"The face of the city is changing. The heart beat's stronger. You can feel it in the air. Here's where the city comes alive -- Portage Place!"
These optimistic lyrics, set to an '80s-style pop tune, echoed through the speakers of Portage Place, Winnipeg's grand new downtown shopping mall on its opening day in September 1987. That evening, CBC news anchor Mike McCourt wondered if the downtown streets would be able to handle the traffic volumes heading to the mall in years to come.
Nine months later, the CBC would run a follow-up story outlining the struggles those retailers were facing. Business was half of what had been anticipated, restaurants had already closed and many shops were struggling to pay their rent. As regional malls sprang up across North American suburbs in the 1970s, the traditional shopping experience moved from the sidewalks of bustling urban retail streets to the shiny, ceramic tile corridors of million-square-foot, climate-controlled malls.
With five new suburban malls being constructed in Winnipeg during that decade, Portage Avenue, the city's retail heart for a century, fell into decline. The response was to try to out-suburb the suburbs by replacing three square blocks of the faltering downtown with a sparkling new $80-million shopping mall.

EXERCISE INSTRUCTIONS:
(1) Answer the following questions on the Portage Place passage.
(a) In what month and year did Portage Place open?
(b) How long after the opening did the CBC run its follow-up story?
(c) What was the cost of the shopping mall that replaced three square blocks of downtown?
(2) Write the next part of the Portage Place passage, continuing from its final sentence.

Stored data entries:

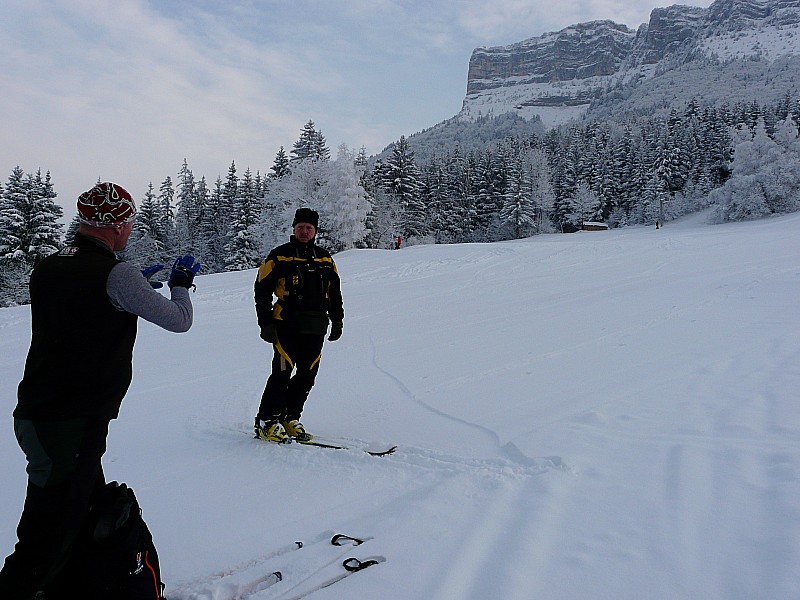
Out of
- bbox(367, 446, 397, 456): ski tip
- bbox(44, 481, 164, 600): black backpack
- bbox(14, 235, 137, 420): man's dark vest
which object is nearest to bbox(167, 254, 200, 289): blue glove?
bbox(14, 235, 137, 420): man's dark vest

RESPONSES FOR EACH TASK:
(1)
(a) September 1987
(b) Nine months
(c) $80 million

(2)
As far as mega-projects went, this seemed to be a good one. It was a handsome building with grand day-lit spaces. It connected two shopping landmarks, Eaton's and the Bay, boasted an IMAX, cinemas, live theatre, 153 shops, office space, a YMCA and more than 400 residential apartments. With sidewalk-facing units open to Portage Avenue and a "European-style" promenade to be filled with cafés and vendors, it was a mixed-use dream of which any 1980s urban planner would be proud.
So, why did Portage Place fail to live up to its lofty expectations?
The overwhelming response to that question will be Winnipeg's downtown is perceived as unsafe, causing shoppers to stay away. Unquestionably, Portage Place and downtown Winnipeg have an image problem. Cities with thriving downtown shopping malls, such as Calgary and Edmonton, do not battle this perception to the same extent, even as the statistics paint a contradictory picture. According to figures provided by each police service (winnipeg.ca/crimestat/; crimemap.calgarypolice.ca/; crimemapping.edmontonpolice.ca/) for comparable crime types, the number of reported incidents in downtown Winnipeg is half that of Calgary and 20 per cent less than Edmonton.
Crime in the downtown is a reality, however, and the perception of personal security is a crucial hurdle to overcome if Portage Place and the city centre as a whole are to prosper.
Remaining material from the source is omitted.